▶ Given information
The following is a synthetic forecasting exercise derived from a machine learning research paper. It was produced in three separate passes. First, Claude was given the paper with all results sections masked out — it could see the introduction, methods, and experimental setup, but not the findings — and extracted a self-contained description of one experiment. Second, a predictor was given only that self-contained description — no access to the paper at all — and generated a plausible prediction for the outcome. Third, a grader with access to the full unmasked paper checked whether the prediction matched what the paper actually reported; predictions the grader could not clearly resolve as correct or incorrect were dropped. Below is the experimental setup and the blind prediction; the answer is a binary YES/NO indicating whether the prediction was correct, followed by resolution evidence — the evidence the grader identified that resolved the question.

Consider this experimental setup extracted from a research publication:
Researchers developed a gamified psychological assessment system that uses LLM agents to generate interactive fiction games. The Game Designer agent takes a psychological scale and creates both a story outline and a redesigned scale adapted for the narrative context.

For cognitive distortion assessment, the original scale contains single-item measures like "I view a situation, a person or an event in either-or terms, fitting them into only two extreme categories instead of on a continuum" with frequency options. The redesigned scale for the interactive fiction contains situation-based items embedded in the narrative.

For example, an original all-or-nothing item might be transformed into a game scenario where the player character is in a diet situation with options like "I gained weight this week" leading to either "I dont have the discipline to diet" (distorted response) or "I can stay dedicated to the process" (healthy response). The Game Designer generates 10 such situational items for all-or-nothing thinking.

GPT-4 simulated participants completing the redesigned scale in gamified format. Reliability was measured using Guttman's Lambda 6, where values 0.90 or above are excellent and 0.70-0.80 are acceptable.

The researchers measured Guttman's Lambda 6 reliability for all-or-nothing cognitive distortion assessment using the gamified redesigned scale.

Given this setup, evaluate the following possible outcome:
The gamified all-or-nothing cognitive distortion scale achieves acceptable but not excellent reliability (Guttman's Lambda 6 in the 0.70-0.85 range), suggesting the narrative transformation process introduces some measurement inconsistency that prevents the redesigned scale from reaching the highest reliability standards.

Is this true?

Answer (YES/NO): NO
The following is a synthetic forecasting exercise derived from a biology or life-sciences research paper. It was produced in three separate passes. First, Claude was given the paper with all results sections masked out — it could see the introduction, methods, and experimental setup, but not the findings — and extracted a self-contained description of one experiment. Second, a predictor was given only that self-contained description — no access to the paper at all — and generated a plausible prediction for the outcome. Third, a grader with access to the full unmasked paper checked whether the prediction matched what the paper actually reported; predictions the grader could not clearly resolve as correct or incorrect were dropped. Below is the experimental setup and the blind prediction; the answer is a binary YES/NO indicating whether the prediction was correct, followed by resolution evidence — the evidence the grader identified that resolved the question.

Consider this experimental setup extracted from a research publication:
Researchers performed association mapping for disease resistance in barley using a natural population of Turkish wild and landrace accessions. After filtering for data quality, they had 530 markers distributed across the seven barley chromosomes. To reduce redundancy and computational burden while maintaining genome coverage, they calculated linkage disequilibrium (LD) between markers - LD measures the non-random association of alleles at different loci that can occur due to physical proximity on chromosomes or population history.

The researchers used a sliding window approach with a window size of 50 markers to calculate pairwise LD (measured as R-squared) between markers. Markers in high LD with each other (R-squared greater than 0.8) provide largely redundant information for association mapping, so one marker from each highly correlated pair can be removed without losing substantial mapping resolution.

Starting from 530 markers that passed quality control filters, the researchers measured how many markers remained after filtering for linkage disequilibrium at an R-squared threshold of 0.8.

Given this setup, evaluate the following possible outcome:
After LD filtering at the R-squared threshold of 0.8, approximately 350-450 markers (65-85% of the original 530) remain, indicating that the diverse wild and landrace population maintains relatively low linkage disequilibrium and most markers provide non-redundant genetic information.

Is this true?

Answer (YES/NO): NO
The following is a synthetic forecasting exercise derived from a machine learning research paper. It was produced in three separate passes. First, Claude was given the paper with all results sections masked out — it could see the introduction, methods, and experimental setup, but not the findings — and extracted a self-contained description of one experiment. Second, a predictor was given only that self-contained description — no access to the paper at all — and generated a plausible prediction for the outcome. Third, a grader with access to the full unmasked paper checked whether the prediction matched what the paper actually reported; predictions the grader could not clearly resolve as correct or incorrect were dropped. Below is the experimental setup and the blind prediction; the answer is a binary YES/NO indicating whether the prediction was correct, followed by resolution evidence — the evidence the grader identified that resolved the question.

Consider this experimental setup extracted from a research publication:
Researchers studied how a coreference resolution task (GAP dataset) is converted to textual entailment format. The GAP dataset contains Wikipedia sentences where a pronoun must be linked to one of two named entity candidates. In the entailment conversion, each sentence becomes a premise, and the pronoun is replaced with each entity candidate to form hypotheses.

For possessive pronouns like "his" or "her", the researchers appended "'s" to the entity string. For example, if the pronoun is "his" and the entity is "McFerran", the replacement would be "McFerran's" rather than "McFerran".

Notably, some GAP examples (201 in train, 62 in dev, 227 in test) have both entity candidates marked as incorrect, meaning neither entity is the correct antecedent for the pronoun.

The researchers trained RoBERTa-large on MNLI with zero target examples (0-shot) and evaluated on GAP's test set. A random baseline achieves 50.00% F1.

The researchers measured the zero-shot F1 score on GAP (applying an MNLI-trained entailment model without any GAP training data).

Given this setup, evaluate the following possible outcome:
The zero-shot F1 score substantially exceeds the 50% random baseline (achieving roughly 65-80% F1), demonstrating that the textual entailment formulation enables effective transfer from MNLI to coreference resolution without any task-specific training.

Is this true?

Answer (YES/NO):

▶ Task to carry out
Retype the whole listing above, line for line and exactly.

▶ Answer space
The following is a synthetic forecasting exercise derived from a machine learning research paper. It was produced in three separate passes. First, Claude was given the paper with all results sections masked out — it could see the introduction, methods, and experimental setup, but not the findings — and extracted a self-contained description of one experiment. Second, a predictor was given only that self-contained description — no access to the paper at all — and generated a plausible prediction for the outcome. Third, a grader with access to the full unmasked paper checked whether the prediction matched what the paper actually reported; predictions the grader could not clearly resolve as correct or incorrect were dropped. Below is the experimental setup and the blind prediction; the answer is a binary YES/NO indicating whether the prediction was correct, followed by resolution evidence — the evidence the grader identified that resolved the question.

Consider this experimental setup extracted from a research publication:
Researchers developed a gamified psychological assessment system that uses LLM agents to generate interactive fiction games. The Game Designer agent takes a psychological scale and creates both a story outline and a redesigned scale adapted for the narrative context.

For cognitive distortion assessment, the original scale contains single-item measures like "I view a situation, a person or an event in either-or terms, fitting them into only two extreme categories instead of on a continuum" with frequency options. The redesigned scale for the interactive fiction contains situation-based items embedded in the narrative.

For example, an original all-or-nothing item might be transformed into a game scenario where the player character is in a diet situation with options like "I gained weight this week" leading to either "I dont have the discipline to diet" (distorted response) or "I can stay dedicated to the process" (healthy response). The Game Designer generates 10 such situational items for all-or-nothing thinking.

GPT-4 simulated participants completing the redesigned scale in gamified format. Reliability was measured using Guttman's Lambda 6, where values 0.90 or above are excellent and 0.70-0.80 are acceptable.

The researchers measured Guttman's Lambda 6 reliability for all-or-nothing cognitive distortion assessment using the gamified redesigned scale.

Given this setup, evaluate the following possible outcome:
The gamified all-or-nothing cognitive distortion scale achieves acceptable but not excellent reliability (Guttman's Lambda 6 in the 0.70-0.85 range), suggesting the narrative transformation process introduces some measurement inconsistency that prevents the redesigned scale from reaching the highest reliability standards.

Is this true?

Answer (YES/NO): NO
The following is a synthetic forecasting exercise derived from a biology or life-sciences research paper. It was produced in three separate passes. First, Claude was given the paper with all results sections masked out — it could see the introduction, methods, and experimental setup, but not the findings — and extracted a self-contained description of one experiment. Second, a predictor was given only that self-contained description — no access to the paper at all — and generated a plausible prediction for the outcome. Third, a grader with access to the full unmasked paper checked whether the prediction matched what the paper actually reported; predictions the grader could not clearly resolve as correct or incorrect were dropped. Below is the experimental setup and the blind prediction; the answer is a binary YES/NO indicating whether the prediction was correct, followed by resolution evidence — the evidence the grader identified that resolved the question.

Consider this experimental setup extracted from a research publication:
Researchers performed association mapping for disease resistance in barley using a natural population of Turkish wild and landrace accessions. After filtering for data quality, they had 530 markers distributed across the seven barley chromosomes. To reduce redundancy and computational burden while maintaining genome coverage, they calculated linkage disequilibrium (LD) between markers - LD measures the non-random association of alleles at different loci that can occur due to physical proximity on chromosomes or population history.

The researchers used a sliding window approach with a window size of 50 markers to calculate pairwise LD (measured as R-squared) between markers. Markers in high LD with each other (R-squared greater than 0.8) provide largely redundant information for association mapping, so one marker from each highly correlated pair can be removed without losing substantial mapping resolution.

Starting from 530 markers that passed quality control filters, the researchers measured how many markers remained after filtering for linkage disequilibrium at an R-squared threshold of 0.8.

Given this setup, evaluate the following possible outcome:
After LD filtering at the R-squared threshold of 0.8, approximately 350-450 markers (65-85% of the original 530) remain, indicating that the diverse wild and landrace population maintains relatively low linkage disequilibrium and most markers provide non-redundant genetic information.

Is this true?

Answer (YES/NO): NO
The following is a synthetic forecasting exercise derived from a machine learning research paper. It was produced in three separate passes. First, Claude was given the paper with all results sections masked out — it could see the introduction, methods, and experimental setup, but not the findings — and extracted a self-contained description of one experiment. Second, a predictor was given only that self-contained description — no access to the paper at all — and generated a plausible prediction for the outcome. Third, a grader with access to the full unmasked paper checked whether the prediction matched what the paper actually reported; predictions the grader could not clearly resolve as correct or incorrect were dropped. Below is the experimental setup and the blind prediction; the answer is a binary YES/NO indicating whether the prediction was correct, followed by resolution evidence — the evidence the grader identified that resolved the question.

Consider this experimental setup extracted from a research publication:
Researchers studied how a coreference resolution task (GAP dataset) is converted to textual entailment format. The GAP dataset contains Wikipedia sentences where a pronoun must be linked to one of two named entity candidates. In the entailment conversion, each sentence becomes a premise, and the pronoun is replaced with each entity candidate to form hypotheses.

For possessive pronouns like "his" or "her", the researchers appended "'s" to the entity string. For example, if the pronoun is "his" and the entity is "McFerran", the replacement would be "McFerran's" rather than "McFerran".

Notably, some GAP examples (201 in train, 62 in dev, 227 in test) have both entity candidates marked as incorrect, meaning neither entity is the correct antecedent for the pronoun.

The researchers trained RoBERTa-large on MNLI with zero target examples (0-shot) and evaluated on GAP's test set. A random baseline achieves 50.00% F1.

The researchers measured the zero-shot F1 score on GAP (applying an MNLI-trained entailment model without any GAP training data).

Given this setup, evaluate the following possible outcome:
The zero-shot F1 score substantially exceeds the 50% random baseline (achieving roughly 65-80% F1), demonstrating that the textual entailment formulation enables effective transfer from MNLI to coreference resolution without any task-specific training.

Is this true?

Answer (YES/NO):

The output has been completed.